Coûts d'investissement ?
Les coûts d'exploitation énergétiques sont plus faibles que dans le cas des systèmes traditionnels (ventilo-convecteurs par exemple). Une étude de cas réalisée par Tractebel Development Engineering précise ce facteur pour les plafonds froids. La situation est similaire pour les poutres froides puisqu'on épargne la consommation des ventilateurs des ventilo-convecteurs, mais on augmente un peu la consommation des pompes de distribution de l'eau puisque qu'un delta T° aller-retour de 2 à 3 K est réalisé contre 5 à 6 K pour les ventilos.

Prédimensionnement

Puissance

Pour les poutres froides statiques, la puissance peut atteindre 70 à 200 W/m linéaires, en fonction de la température ambiante, de la température de l'eau froide et de la largeur de la batterie.

## Entrées à utiliser
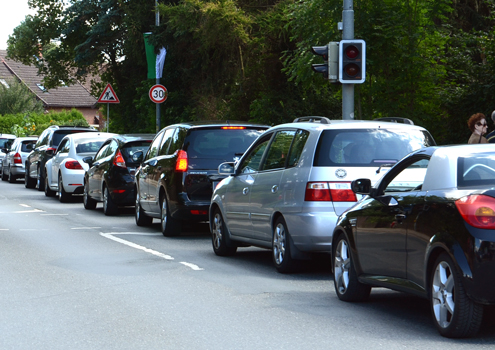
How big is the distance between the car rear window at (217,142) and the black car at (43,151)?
13.2m

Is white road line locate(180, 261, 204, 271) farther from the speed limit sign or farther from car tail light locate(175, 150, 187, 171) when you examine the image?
the speed limit sign

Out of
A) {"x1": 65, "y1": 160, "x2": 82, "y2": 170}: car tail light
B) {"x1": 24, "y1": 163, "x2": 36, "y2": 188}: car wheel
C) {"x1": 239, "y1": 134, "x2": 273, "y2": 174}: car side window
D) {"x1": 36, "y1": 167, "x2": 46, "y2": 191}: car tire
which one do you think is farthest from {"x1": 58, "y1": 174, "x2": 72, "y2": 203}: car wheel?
{"x1": 239, "y1": 134, "x2": 273, "y2": 174}: car side window

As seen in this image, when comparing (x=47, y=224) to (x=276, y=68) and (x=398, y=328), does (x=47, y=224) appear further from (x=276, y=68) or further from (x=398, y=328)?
(x=276, y=68)

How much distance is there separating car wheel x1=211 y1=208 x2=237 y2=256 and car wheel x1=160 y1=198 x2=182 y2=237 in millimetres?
2148

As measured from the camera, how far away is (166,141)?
15258 millimetres

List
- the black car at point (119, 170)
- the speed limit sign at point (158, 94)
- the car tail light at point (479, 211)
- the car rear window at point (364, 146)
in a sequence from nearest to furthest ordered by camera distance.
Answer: the car tail light at point (479, 211), the car rear window at point (364, 146), the black car at point (119, 170), the speed limit sign at point (158, 94)

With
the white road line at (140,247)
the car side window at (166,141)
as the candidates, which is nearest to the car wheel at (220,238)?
the white road line at (140,247)

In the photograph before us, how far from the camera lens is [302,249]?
32.3ft

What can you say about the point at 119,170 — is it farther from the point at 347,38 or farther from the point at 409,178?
the point at 409,178

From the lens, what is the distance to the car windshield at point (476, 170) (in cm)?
680

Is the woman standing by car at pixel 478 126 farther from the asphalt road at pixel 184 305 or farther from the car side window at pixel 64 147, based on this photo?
the car side window at pixel 64 147

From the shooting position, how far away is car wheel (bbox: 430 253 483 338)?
21.3 feet

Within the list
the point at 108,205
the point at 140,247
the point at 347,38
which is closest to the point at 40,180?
the point at 108,205

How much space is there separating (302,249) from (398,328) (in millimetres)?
2719
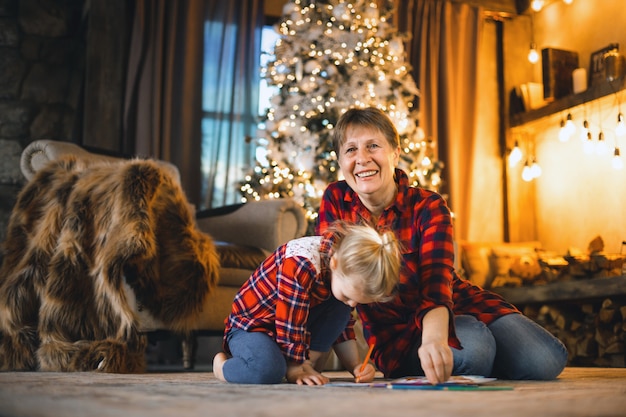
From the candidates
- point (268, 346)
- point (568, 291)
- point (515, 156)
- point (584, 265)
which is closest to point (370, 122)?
point (268, 346)

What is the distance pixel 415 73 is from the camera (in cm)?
520

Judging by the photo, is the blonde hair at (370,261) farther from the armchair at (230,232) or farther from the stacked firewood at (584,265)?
the stacked firewood at (584,265)

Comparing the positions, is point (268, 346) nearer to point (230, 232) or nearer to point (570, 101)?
point (230, 232)

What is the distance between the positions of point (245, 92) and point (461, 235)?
71.6 inches

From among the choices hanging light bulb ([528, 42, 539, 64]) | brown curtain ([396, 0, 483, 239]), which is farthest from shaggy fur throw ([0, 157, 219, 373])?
hanging light bulb ([528, 42, 539, 64])

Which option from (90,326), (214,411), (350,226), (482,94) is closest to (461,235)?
(482,94)

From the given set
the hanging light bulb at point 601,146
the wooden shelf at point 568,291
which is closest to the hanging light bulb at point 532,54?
the hanging light bulb at point 601,146

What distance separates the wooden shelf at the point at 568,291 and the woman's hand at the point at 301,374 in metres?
2.21

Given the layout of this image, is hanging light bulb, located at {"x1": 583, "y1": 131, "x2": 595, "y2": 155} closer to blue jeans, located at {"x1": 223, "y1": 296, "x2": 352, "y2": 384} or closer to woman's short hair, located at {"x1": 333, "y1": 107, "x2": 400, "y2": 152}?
woman's short hair, located at {"x1": 333, "y1": 107, "x2": 400, "y2": 152}

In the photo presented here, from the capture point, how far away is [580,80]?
15.2 feet

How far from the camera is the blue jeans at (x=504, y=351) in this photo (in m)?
1.85

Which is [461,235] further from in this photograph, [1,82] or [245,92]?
[1,82]

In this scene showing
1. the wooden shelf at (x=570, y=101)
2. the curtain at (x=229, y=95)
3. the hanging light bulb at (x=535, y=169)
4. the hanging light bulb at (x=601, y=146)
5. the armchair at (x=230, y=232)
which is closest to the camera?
the armchair at (x=230, y=232)

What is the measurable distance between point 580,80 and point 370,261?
3578 mm
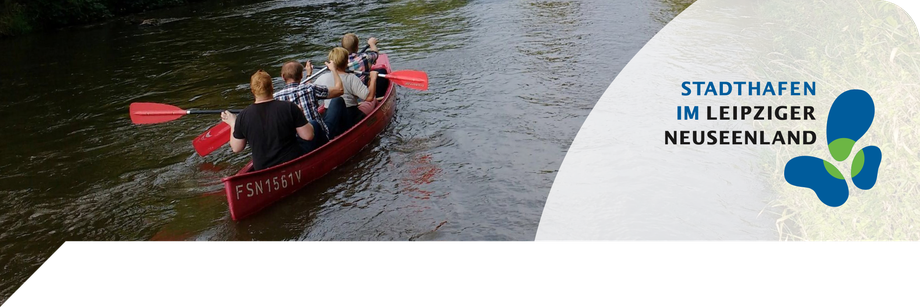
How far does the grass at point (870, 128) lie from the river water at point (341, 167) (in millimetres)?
1924

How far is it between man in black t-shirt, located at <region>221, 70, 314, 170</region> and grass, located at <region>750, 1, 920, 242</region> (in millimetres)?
3742

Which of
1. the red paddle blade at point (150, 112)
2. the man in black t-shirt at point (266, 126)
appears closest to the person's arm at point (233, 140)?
the man in black t-shirt at point (266, 126)

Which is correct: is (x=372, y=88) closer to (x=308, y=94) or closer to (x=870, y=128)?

## Consignes
1) Recopiez à l'identique le passage des entrées qui commence à la ligne contenant « As seen in this » et se termine à la ligne contenant « Answer: the car », ces deux lignes comprises.
2) Poursuivez le texte sur les poutres froides à partir de l'endroit où il s'arrête.

## Réponses par tâche
1)
As seen in this image, when comparing (x=47, y=224) to (x=276, y=68) and (x=398, y=328), does (x=47, y=224) appear further from (x=276, y=68) or further from (x=398, y=328)?
(x=276, y=68)

How much distance is there separating car wheel x1=211 y1=208 x2=237 y2=256 and car wheel x1=160 y1=198 x2=182 y2=237 in millimetres?
2148

As measured from the camera, how far away is (166,141)?
15258 millimetres

List
- the black car at point (119, 170)
- the speed limit sign at point (158, 94)
- the car tail light at point (479, 211)
- the car rear window at point (364, 146)
in a sequence from nearest to furthest ordered by camera distance.
Answer: the car tail light at point (479, 211), the car rear window at point (364, 146), the black car at point (119, 170), the speed limit sign at point (158, 94)

2)
Pour les poutres dynamiques, la puissance est fonction des paramètres suivants :
  • températures d'eau froide (in/out),
  • température ambiante,
  • débit d'air primaire,
  • taux d'induction.
Sur base
  • d'un débit d'air primaire correspondant à 50 m³/h par m de poutre,
  • soit environ 3 renouvellements d'air/heure, si on considère un mètre linéaire de poutre pour 6 m² au sol,
  • d'un écart de température (ambiance - eau froide) de 10°C.
La puissance de refroidissement est de l'ordre de 435 W/m, y compris le refroidissement dû à l'air primaire. Cette puissance permet donc d'assurer un refroidissement correspondant à une charge calorifique dans le local d'environ 75 W/m2.
Mais certains constructeurs atteignent, à débit d'air égal, des puissances de refroidissement jusqu'à 110 W/m2.

Emplacement

Pour les systèmes passifs, le placement des unités et la dimension correcte de la reprise d'air sont très importants. Si on ne prête pas suffisamment attention à ces deux points, la puissance attendue ne sera pas atteinte.
On sera également attentif à l'emplacement de l'apport d'air neuf et à son interaction avec les poutres passives.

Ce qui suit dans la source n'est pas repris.